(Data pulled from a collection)
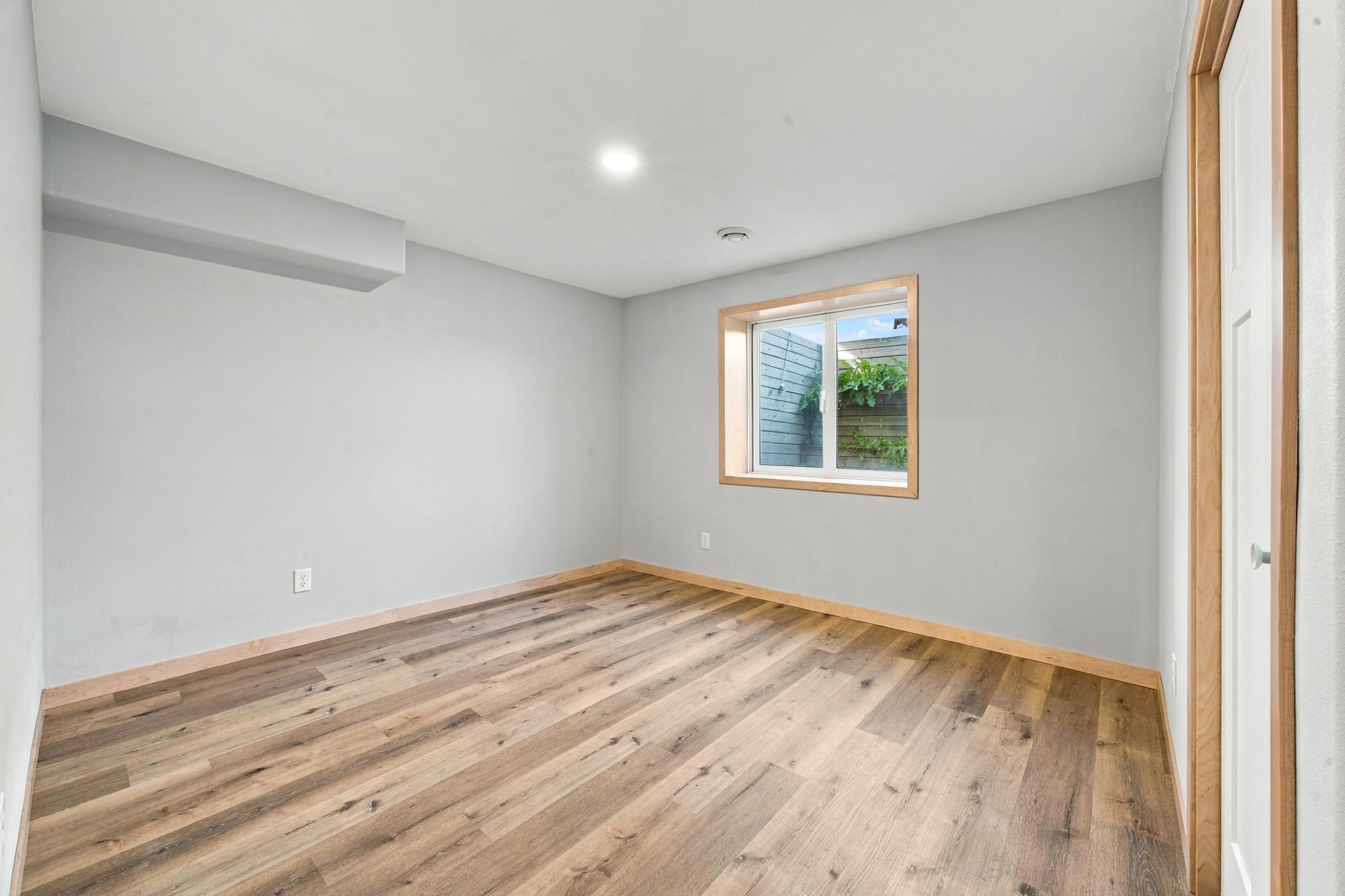 2003 single family home for sale at 718 N Sedona Drive in West Fargo, ND — 5 bed, 3 bath (photo 34 of 54)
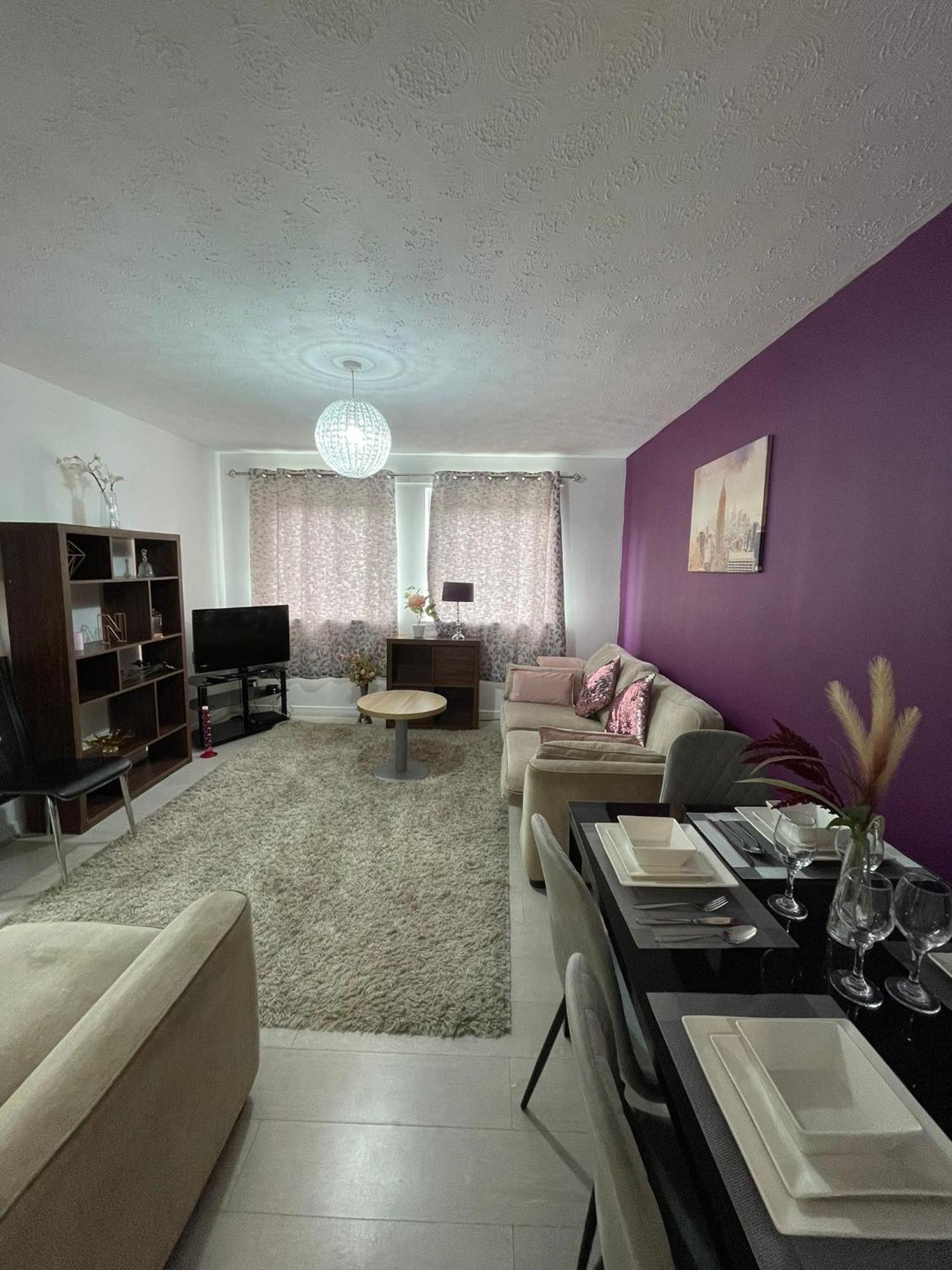 Chic 2 Bed With Free Parking- Recently Redecorated, 10 Minutes To Centre Appartement *
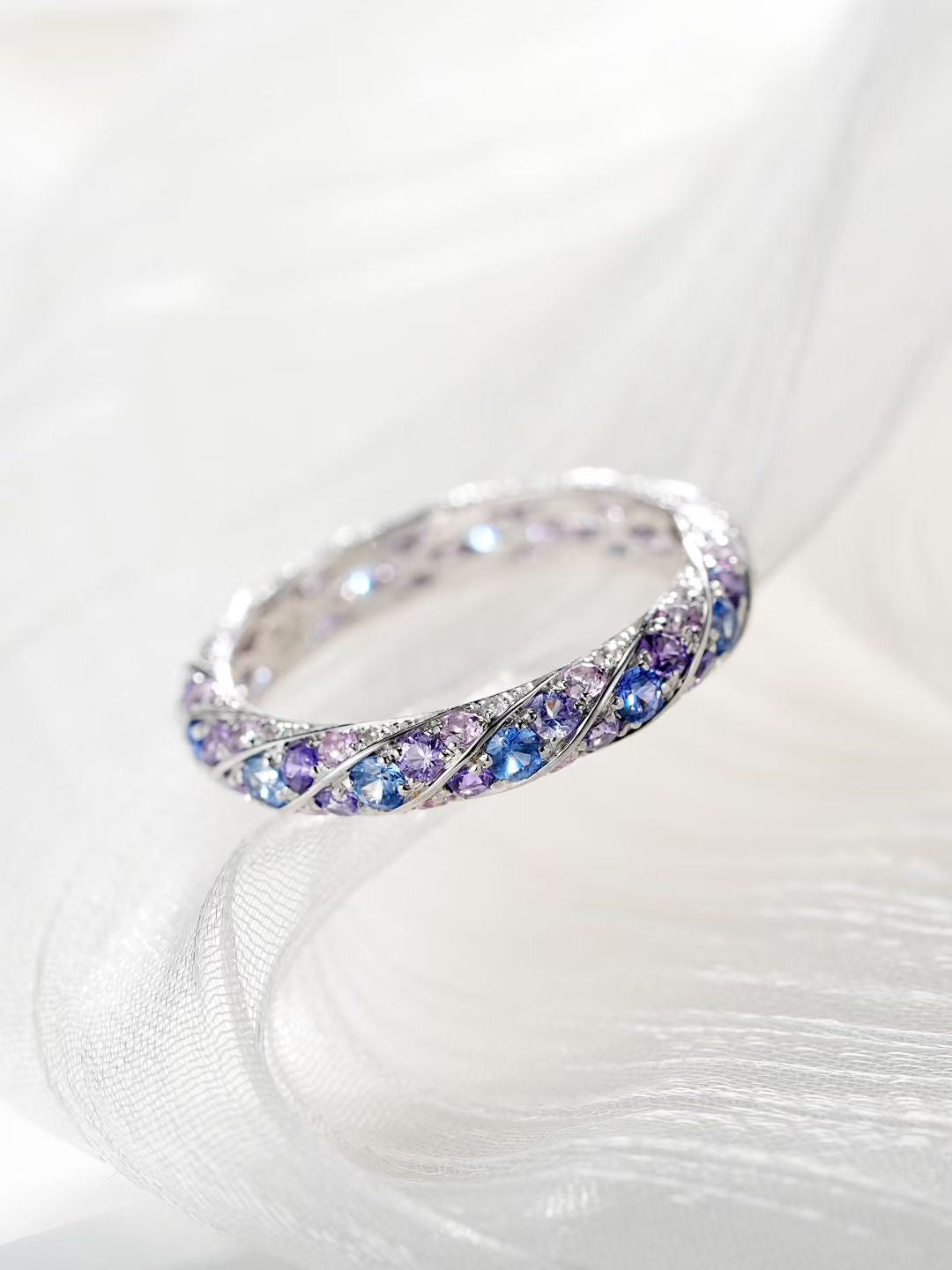 Rainbow Sapphire 18k Gold Ring (Item No. SA130)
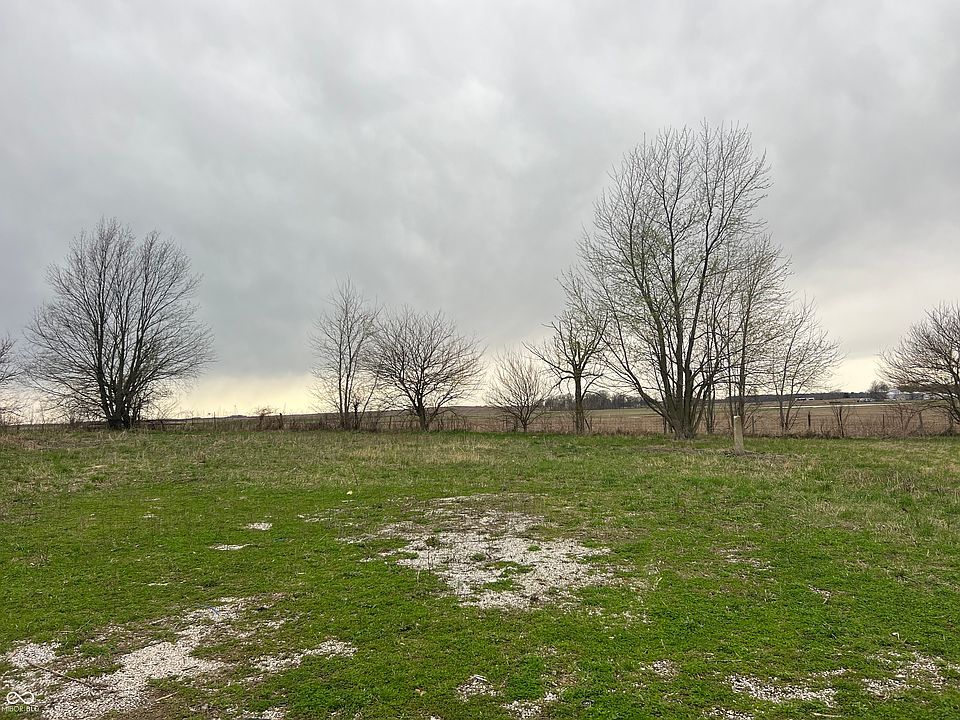 2nd image of 8000 N County Road 300 W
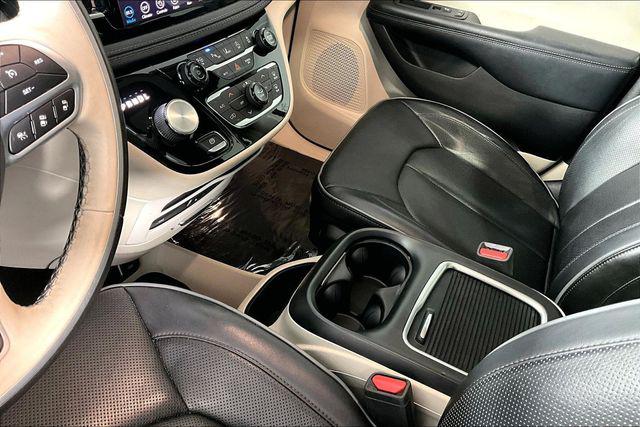 Used 2019 Chrysler Pacifica Limited For Sale in Olive Branch, MS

■ Exercise details:
Copy every row above word for word, leaving out the pictures.

■ Final answer:
 2003 single family home for sale at 718 N Sedona Drive in West Fargo, ND — 5 bed, 3 bath (photo 34 of 54)
 Chic 2 Bed With Free Parking- Recently Redecorated, 10 Minutes To Centre Appartement *
 Rainbow Sapphire 18k Gold Ring (Item No. SA130)
 2nd image of 8000 N County Road 300 W
 Used 2019 Chrysler Pacifica Limited For Sale in Olive Branch, MS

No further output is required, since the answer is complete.